▸ PASSAGE SHOWN:
Martin Kamau

Posted on May 10

Introduction to Python in Data Analytics

#python #analytics #beginners

Python is a high-level programming language with various uses such as data analysis, web development, automation and even in artificial intelligence. It is simple easy to read and instruct.

In this hereby article we shall be discussing the use cases of python in data analytics from a beginners Point of view.
First we need to discuss how to set up an environment to wri.te the code as well as python basics before getting into analysis.

Setting up an environment

You need an environment to write your code in this case we will use Google collab. It is the easiest way to get started as it does not require any installation.

To open a new notebook:

Go to colab.research.google.com
Sign in with your Google account
Click "New notebook"

This is where you can start writing your code.

Python Basics

Before working and analyzing data with python, you need to understand three fundamental ideas in Python: variables, data types, and functions.

Variables

Variables are basically containers that hold information. They store and label data in memory, data that is then used throughout the program.


current_course = "Data analytics"
print(current_course)       #Data analytics

Data types.

▸ INPUT DATA:
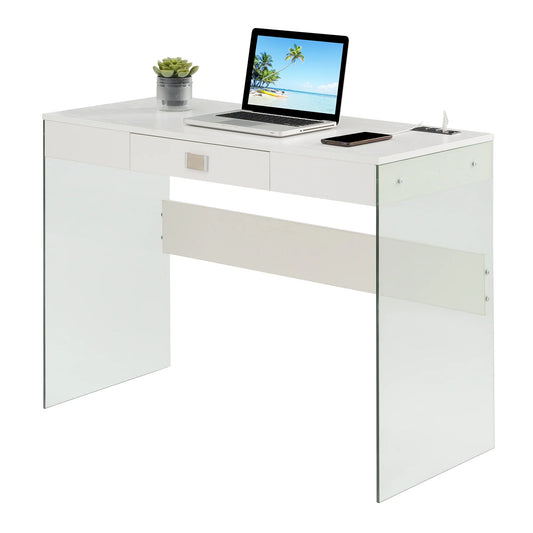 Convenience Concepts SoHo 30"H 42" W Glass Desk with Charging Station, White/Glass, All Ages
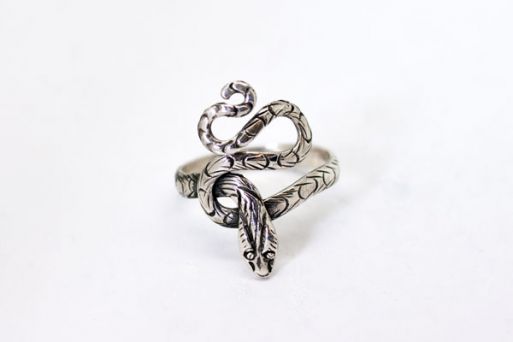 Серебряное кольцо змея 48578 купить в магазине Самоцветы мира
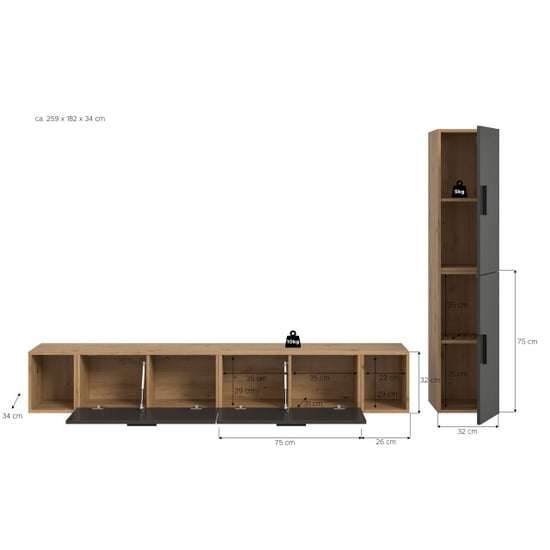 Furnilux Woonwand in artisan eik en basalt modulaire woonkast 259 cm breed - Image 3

▸ USING THE INFORMATION:
1. Based on the article on Python in data analytics, do these statements agree with the text? (a) Google Colab requires an installation before use. (b) Variables, data types, and functions are given as three fundamental ideas in Python. (c) Variables are described as containers that hold information. For each, answer yes or no and quote the deciding words.
2. In the article on Python in data analytics, what is the last step given for opening a new notebook?
3. Pick up the article on Python in data analytics again after its final line and keep writing it.

▸ EXPECTED OUTPUTS:
1.
(a) No: "It is the easiest way to get started as it does not require any installation."
(b) Yes: "you need to understand three fundamental ideas in Python: variables, data types, and functions."
(c) Yes: "Variables are basically containers that hold information."

2. Click "New notebook".

3.
Every value in Python has a type. The most common you will encounter are the following;

city = "Nairobi"        # string(text)
population = 5_000_000  # integer(Whole number)
gdp_growth = 5.4        # float(Decimal)
is_capital = True       # boolean(True or False)

Understanding types helps you avoid errors and work with your data correctly.

Strings

A string is any piece of text wrapped in quotes. It is one of the most common data types you will encounter in real datasets. Examples;

name = "Martin Kamau"
city = "Nairobi"
course = "Data Analytics"

Dictionaries — Labelled Data

A dictionary stores data as key-value pairs. Instead of just a list of values, each value has a label (the key) that describes what it is.

student_info = {
    "name": "Martin",
    "city": "Nairobi",
    "age":25,
    "course": "Data Analytics"
}

To retrieve a value, use its key in square brackets:

print(student_info["name"])        # Output: Martin
print(student_info["age"])  # Output: 25

You can add new entries or update existing ones:

["lesson_mode"] = "Online"     # Add a new key
student_info["age"] = 26  # Update an existing key

To see all the keys or all the values:

print(student_info.keys())    # Output: dict_keys(['name', 'city', 'age', ...])
print(country_info.values())  # Output: dict_values(['Martin', 'Nairobi', 26, ...])

A dictionary maps directly onto a single row in a dataset — a row in a DataFrame is essentially a collection of labelled values, one per column.Take note.

Tuples — Fixed Collections

A tuple is similar to a list, but with one key difference: once you create it, you cannot change it. It is immutable.

months = ("Jan", "Feb", "Mar", "Apr")

You access items in a tuple the same way as a list, using their index (position), starting from 0:

print(months[2])         # Output: Mar

When would you use a tuple?
Tuples are ideal for data that should never change e.g, Months, days of the week, Latitudes and longitudes etc.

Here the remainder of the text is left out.